Established in 1974, the California Association of Winegrape Growers (CAWG) is an advocate for farmers, providing leadership on public policies, research and education programs, sustainable farming practices and trade policy to enhance the California winegrape growing business and our communities.
In 1986, the California Association of Winegrape Growers funded research by Drs. Marois and Ough, who were studying the effect of Botrytis cinerea and Aspergillus sp. on wine quality. The problem of deterimining the threshold of disease after which wine quality is affected was under investigation; this is critical in determining the pricing of wine grapes at the winery. Their research allowed the winery to decide what level of diseased grapes it can accept and still maintain quality wine.

**Provided records**
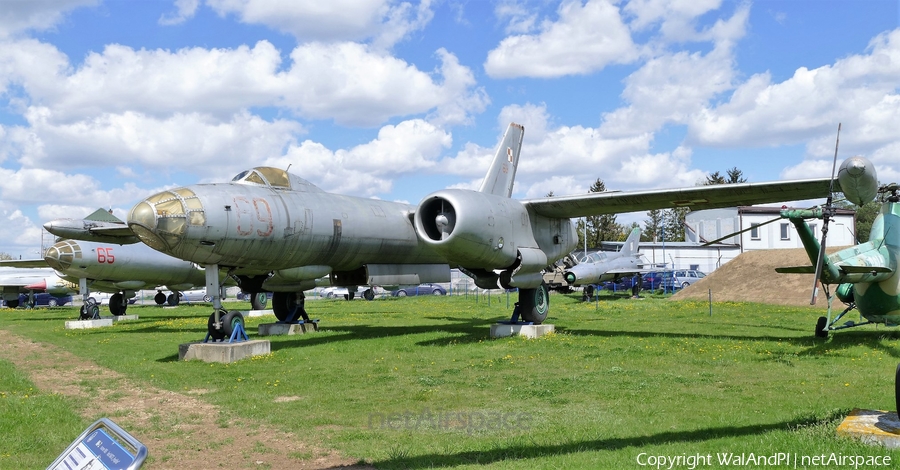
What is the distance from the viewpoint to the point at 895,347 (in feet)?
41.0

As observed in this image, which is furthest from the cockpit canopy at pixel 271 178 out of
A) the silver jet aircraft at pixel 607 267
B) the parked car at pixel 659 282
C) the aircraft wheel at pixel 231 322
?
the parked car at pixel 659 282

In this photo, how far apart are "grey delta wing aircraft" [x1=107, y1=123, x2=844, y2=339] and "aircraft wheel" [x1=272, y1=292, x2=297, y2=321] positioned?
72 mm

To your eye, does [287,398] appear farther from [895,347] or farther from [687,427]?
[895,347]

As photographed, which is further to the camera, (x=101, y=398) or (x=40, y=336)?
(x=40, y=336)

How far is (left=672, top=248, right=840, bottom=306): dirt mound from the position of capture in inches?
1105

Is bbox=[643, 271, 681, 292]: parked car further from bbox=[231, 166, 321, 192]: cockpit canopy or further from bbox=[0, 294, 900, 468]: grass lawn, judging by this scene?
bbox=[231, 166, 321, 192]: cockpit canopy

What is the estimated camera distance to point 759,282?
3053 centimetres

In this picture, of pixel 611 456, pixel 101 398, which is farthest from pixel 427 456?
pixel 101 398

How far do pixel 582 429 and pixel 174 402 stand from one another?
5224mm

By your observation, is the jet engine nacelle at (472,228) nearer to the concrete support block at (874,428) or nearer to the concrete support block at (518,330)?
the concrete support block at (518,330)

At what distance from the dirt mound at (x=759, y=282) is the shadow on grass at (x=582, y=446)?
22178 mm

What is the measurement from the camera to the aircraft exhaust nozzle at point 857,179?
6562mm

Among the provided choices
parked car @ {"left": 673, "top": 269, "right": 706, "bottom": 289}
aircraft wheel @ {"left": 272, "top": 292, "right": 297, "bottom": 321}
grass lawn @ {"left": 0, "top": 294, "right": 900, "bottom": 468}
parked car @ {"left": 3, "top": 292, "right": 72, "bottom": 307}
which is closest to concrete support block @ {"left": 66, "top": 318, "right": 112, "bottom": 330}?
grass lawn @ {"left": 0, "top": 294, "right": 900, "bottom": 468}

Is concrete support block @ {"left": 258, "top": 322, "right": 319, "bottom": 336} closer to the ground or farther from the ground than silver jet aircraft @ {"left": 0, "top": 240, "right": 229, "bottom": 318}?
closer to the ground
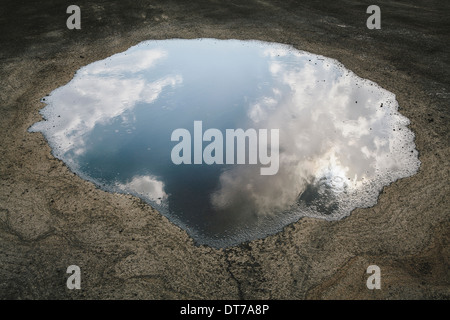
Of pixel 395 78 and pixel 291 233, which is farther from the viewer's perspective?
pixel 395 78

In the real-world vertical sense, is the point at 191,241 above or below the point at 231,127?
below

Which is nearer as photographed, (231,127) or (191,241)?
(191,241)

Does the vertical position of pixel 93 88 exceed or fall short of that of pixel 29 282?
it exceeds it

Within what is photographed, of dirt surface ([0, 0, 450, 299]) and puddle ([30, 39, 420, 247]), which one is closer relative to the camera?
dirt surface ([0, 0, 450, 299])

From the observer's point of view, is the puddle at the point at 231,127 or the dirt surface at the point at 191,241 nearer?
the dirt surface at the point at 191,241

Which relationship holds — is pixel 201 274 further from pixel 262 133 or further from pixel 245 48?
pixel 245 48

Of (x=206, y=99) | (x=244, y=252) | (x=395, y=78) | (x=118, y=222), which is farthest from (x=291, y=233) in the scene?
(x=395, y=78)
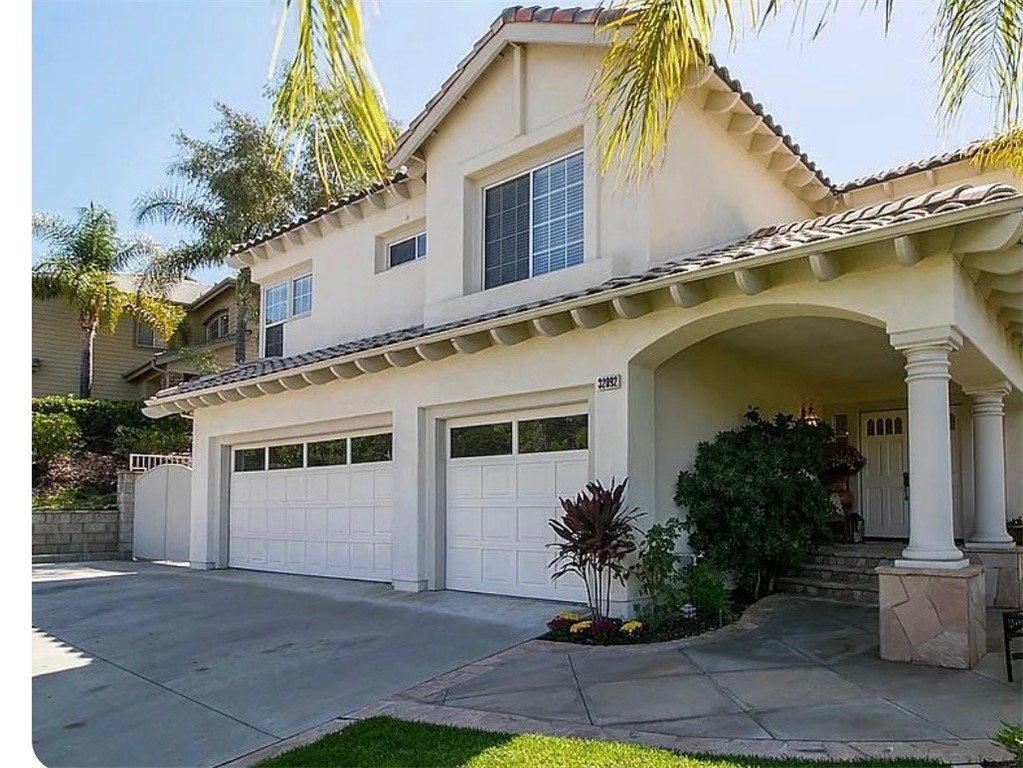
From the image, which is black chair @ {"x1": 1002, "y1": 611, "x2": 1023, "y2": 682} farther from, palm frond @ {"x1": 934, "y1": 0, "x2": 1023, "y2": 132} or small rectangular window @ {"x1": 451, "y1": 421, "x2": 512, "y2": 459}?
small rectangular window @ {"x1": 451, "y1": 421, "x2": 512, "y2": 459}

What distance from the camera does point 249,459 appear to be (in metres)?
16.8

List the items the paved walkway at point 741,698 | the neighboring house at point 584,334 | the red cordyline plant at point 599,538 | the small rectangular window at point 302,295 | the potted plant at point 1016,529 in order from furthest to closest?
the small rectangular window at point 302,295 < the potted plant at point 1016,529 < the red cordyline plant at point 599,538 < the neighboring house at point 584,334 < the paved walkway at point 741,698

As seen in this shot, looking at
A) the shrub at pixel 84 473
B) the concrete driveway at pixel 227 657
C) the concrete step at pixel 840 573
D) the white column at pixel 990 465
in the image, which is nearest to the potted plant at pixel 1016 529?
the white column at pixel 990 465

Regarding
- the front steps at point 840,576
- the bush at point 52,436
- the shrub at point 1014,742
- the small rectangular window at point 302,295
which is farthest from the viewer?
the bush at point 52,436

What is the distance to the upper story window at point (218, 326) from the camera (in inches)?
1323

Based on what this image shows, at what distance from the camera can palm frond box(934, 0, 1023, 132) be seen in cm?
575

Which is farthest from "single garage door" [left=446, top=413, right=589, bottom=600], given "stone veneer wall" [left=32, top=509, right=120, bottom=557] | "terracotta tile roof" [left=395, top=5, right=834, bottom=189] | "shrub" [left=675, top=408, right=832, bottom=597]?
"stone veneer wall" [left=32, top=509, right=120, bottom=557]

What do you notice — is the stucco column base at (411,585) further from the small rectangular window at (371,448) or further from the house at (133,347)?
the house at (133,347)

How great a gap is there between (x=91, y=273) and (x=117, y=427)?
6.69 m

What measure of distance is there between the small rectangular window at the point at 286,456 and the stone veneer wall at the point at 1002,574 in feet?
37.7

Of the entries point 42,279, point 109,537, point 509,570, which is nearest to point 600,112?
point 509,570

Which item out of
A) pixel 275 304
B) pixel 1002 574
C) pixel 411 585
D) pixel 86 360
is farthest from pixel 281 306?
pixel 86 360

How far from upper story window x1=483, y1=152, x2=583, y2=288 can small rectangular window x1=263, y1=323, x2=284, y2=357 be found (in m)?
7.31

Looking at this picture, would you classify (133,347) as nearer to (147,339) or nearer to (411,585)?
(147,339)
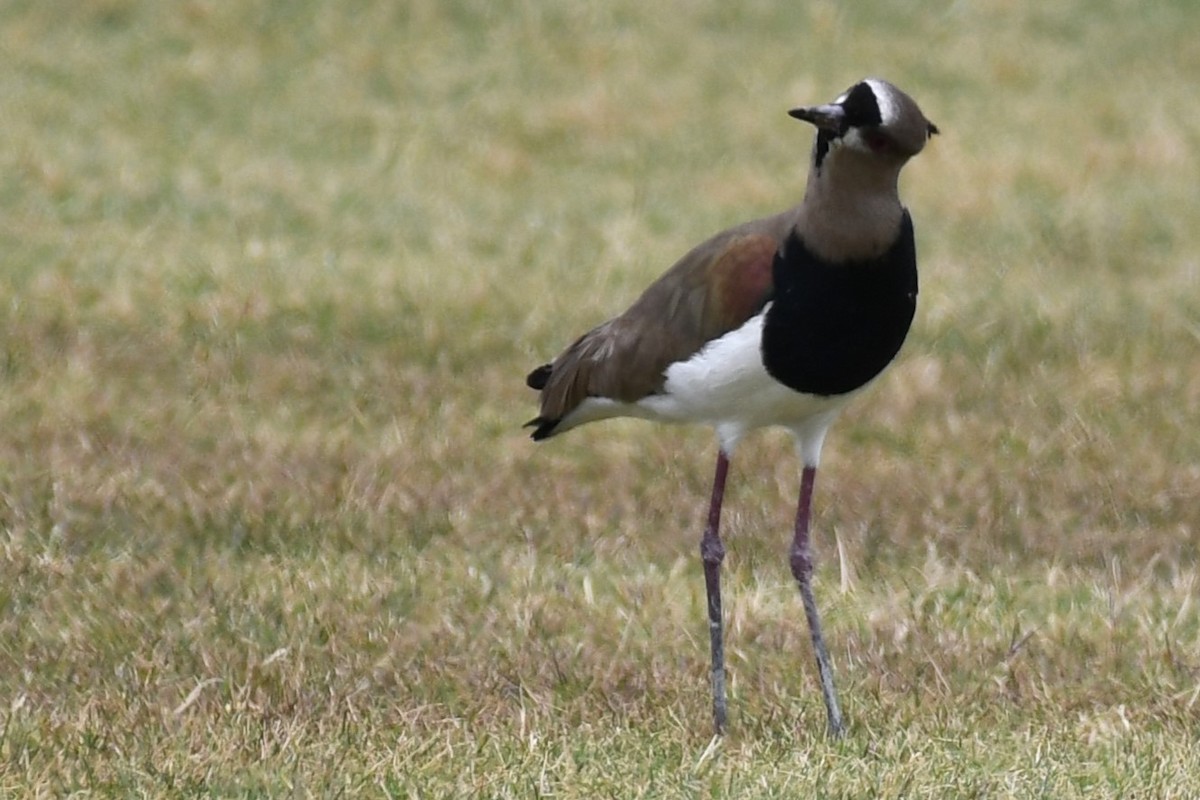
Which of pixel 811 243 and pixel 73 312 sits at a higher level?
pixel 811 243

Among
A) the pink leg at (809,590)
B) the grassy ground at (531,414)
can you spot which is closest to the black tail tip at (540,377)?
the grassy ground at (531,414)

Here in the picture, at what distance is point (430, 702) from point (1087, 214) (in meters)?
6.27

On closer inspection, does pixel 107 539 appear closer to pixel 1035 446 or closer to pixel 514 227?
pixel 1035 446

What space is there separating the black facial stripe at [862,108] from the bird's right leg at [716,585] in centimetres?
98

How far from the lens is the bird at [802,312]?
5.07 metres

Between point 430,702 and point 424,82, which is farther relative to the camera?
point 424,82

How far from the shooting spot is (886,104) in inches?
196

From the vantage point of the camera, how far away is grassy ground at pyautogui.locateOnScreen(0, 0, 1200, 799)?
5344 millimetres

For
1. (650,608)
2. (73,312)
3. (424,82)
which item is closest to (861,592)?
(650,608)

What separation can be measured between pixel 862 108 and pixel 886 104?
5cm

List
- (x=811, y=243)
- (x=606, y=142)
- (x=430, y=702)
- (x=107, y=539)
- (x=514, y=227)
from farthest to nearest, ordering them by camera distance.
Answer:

**Exercises**
1. Summarize the passage on the California Association of Winegrape Growers in two sentences.
2. Write a continuation of the passage on the California Association of Winegrape Growers, starting after its final sentence.
The records play no part in what is asked here.

**Results for the exercise**
1. Founded in 1974, the California Association of Winegrape Growers advocates for farmers through leadership on public policy, research and education, sustainable farming, and trade policy. In 1986 it funded research by Drs. Marois and Ough on how Botrytis cinerea and Aspergillus sp. affect wine quality, which let wineries decide how much diseased fruit they could accept and still make quality wine.

2.
Their experiment involved taking Chenin Blanc and Zinfandel grapes and inoculating them with B. cinerea or Asperigillus sp. Entire clusters were inoculated and combined with clean clusters at harvest to yield lots of 100 lbs each of 0%, 1%, 5%, 10%, 20% diseased berries by weight. The lots underwent small scale fermentation and were tasted according to protocol to determine the effects of the various disease levels on wine quality.
The berries were monitored during disease development in order to quantify the effect of disease on berry weight. These measurements allowed for better defining of the levels of disease at the inspection stations. This preliminary project allowed the Commission to decide if there was a need to expand the experiments in future years.